Begin Extracted material
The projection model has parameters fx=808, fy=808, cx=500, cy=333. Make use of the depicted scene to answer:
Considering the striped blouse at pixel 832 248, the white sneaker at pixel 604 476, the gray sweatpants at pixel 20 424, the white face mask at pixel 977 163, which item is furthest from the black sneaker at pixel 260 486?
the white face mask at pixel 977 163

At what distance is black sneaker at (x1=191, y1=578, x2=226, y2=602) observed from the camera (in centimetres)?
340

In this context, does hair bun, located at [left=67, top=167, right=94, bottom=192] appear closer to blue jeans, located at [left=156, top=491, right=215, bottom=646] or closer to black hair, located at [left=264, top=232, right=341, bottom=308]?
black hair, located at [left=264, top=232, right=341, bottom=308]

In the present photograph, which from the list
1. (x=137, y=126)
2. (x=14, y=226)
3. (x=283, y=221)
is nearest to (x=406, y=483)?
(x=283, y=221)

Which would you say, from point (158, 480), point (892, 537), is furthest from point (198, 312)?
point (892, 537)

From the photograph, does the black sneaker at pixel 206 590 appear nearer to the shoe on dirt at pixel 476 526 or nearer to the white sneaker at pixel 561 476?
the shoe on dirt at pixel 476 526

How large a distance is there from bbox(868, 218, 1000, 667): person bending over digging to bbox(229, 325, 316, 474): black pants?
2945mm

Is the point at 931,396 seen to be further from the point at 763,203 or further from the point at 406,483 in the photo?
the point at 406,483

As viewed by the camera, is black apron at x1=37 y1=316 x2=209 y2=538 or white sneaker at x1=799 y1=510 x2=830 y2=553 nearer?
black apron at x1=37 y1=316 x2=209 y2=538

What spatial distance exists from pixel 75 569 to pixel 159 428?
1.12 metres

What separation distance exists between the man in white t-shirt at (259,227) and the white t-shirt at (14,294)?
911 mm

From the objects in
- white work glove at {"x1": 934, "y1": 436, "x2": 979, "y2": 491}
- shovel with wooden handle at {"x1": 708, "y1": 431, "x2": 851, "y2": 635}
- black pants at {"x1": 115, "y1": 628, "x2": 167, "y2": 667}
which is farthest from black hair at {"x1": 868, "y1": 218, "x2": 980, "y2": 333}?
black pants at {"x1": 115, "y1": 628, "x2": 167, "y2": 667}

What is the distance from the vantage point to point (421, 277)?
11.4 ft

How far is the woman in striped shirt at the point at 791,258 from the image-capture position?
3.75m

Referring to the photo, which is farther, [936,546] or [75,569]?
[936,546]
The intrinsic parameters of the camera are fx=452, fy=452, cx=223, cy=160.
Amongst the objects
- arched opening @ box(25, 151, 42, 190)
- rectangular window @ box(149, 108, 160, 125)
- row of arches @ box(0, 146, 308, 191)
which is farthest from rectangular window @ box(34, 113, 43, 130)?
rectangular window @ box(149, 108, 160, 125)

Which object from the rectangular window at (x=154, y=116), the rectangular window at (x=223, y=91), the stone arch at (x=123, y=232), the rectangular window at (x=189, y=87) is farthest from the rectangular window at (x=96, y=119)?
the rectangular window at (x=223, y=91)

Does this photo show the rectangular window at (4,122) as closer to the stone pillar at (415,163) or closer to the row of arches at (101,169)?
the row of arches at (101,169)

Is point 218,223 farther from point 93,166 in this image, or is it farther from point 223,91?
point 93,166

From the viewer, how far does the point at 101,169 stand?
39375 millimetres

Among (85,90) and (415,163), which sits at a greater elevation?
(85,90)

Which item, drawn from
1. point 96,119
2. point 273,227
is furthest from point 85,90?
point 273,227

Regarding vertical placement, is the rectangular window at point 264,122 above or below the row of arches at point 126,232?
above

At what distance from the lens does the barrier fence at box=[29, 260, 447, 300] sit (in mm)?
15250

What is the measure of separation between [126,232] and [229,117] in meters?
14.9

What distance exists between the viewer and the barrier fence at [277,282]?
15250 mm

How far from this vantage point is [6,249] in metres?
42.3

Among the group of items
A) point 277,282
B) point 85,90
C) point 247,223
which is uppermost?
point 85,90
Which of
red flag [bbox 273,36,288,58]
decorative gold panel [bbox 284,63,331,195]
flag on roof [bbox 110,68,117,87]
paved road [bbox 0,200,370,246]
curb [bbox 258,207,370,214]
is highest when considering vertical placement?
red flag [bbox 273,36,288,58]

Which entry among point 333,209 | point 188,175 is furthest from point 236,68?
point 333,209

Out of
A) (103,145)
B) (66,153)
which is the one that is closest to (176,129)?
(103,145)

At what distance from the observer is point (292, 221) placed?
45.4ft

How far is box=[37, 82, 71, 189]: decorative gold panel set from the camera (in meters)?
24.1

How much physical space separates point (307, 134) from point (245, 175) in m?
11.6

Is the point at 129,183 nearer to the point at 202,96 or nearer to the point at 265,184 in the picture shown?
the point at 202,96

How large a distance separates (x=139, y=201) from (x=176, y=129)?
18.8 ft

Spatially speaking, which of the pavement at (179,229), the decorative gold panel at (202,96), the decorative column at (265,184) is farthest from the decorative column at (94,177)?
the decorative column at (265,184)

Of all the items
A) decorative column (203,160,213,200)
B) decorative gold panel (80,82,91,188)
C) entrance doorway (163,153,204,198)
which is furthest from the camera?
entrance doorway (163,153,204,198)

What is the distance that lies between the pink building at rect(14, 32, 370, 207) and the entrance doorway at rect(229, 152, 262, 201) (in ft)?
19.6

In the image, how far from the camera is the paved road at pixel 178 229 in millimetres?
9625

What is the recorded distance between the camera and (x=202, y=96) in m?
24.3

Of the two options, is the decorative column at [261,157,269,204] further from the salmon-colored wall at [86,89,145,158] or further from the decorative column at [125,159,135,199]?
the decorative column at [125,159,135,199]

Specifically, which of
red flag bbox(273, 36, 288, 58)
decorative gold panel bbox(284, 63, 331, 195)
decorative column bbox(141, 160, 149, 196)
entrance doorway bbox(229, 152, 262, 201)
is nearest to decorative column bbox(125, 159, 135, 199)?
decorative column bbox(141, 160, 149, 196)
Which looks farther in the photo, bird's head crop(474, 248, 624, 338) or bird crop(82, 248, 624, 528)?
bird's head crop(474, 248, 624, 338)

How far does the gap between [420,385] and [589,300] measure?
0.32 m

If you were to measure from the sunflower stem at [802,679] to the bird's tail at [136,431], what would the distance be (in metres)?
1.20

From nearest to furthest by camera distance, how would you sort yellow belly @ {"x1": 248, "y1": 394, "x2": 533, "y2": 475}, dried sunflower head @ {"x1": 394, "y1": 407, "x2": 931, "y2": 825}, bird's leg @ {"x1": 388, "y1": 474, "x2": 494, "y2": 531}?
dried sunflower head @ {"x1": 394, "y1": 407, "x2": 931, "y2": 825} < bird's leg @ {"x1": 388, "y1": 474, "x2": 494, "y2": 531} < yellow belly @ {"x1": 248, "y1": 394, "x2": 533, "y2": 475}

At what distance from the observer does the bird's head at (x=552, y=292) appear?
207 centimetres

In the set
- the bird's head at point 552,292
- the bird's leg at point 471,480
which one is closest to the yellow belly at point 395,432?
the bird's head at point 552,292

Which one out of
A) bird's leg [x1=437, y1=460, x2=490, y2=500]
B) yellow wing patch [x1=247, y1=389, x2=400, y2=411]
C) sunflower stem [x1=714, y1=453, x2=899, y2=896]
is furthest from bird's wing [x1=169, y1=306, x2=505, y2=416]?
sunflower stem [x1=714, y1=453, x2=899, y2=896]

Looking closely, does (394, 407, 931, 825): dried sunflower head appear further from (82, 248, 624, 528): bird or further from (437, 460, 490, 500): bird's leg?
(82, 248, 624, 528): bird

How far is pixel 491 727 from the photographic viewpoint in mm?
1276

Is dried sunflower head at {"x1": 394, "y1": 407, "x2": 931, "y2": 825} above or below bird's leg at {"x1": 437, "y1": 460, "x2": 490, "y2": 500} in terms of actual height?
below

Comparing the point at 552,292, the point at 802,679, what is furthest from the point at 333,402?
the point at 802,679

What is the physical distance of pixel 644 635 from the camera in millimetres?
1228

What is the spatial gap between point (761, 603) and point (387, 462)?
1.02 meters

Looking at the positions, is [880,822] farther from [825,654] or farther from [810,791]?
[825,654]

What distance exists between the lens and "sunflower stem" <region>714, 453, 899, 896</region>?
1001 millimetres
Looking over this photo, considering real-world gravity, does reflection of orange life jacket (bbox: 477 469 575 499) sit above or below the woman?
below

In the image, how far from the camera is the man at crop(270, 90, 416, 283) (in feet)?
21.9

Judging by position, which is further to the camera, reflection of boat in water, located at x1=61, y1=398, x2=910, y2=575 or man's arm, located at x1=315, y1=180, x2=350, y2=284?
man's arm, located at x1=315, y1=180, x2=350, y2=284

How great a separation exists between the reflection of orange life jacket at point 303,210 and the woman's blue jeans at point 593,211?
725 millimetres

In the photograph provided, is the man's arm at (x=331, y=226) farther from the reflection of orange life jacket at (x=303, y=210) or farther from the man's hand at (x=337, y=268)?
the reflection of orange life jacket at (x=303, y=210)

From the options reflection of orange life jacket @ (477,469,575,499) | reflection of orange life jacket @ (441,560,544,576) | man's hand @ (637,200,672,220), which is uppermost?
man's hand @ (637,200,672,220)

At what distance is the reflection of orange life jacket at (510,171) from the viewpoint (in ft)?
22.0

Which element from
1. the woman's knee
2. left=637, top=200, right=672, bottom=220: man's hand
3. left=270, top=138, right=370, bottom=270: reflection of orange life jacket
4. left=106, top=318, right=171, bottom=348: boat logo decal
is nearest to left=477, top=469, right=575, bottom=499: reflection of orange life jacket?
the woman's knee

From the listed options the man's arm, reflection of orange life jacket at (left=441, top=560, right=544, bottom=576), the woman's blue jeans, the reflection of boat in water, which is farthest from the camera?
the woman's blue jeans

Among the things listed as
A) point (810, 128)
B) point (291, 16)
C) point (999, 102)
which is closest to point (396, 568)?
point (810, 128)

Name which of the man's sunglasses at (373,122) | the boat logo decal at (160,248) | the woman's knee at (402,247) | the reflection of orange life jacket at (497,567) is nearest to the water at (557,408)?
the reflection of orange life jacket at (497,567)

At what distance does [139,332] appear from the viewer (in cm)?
End Extracted material
Required task: Give the lines of the records as a JSON list of strings, one string per line with blank lines omitted, starting at the line that contains "From the objects in" and ending at the line that contains "39375 millimetres", both of those lines included.

Full response:
[
  "From the objects in",
  "- white work glove at {\"x1\": 934, \"y1\": 436, \"x2\": 979, \"y2\": 491}",
  "- shovel with wooden handle at {\"x1\": 708, \"y1\": 431, \"x2\": 851, \"y2\": 635}",
  "- black pants at {\"x1\": 115, \"y1\": 628, \"x2\": 167, \"y2\": 667}",
  "which is farthest from black hair at {\"x1\": 868, \"y1\": 218, \"x2\": 980, \"y2\": 333}?",
  "black pants at {\"x1\": 115, \"y1\": 628, \"x2\": 167, \"y2\": 667}",
  "What is the distance from the vantage point to point (421, 277)?",
  "11.4 ft",
  "How far is the woman in striped shirt at the point at 791,258 from the image-capture position?",
  "3.75m",
  "Referring to the photo, which is farther, [936,546] or [75,569]?",
  "[936,546]",
  "The intrinsic parameters of the camera are fx=452, fy=452, cx=223, cy=160.",
  "Amongst the objects",
  "- arched opening @ box(25, 151, 42, 190)",
  "- rectangular window @ box(149, 108, 160, 125)",
  "- row of arches @ box(0, 146, 308, 191)",
  "which is farthest from rectangular window @ box(34, 113, 43, 130)?",
  "rectangular window @ box(149, 108, 160, 125)",
  "Which object from the rectangular window at (x=154, y=116), the rectangular window at (x=223, y=91), the stone arch at (x=123, y=232), the rectangular window at (x=189, y=87) is farthest from the rectangular window at (x=96, y=119)?",
  "the rectangular window at (x=223, y=91)",
  "Does this photo show the rectangular window at (4,122) as closer to the stone pillar at (415,163) or closer to the row of arches at (101,169)?",
  "the row of arches at (101,169)",
  "Is point 218,223 farther from point 93,166 in this image, or is it farther from point 223,91?",
  "point 93,166",
  "From the viewer, how far does the point at 101,169 stand?",
  "39375 millimetres"
]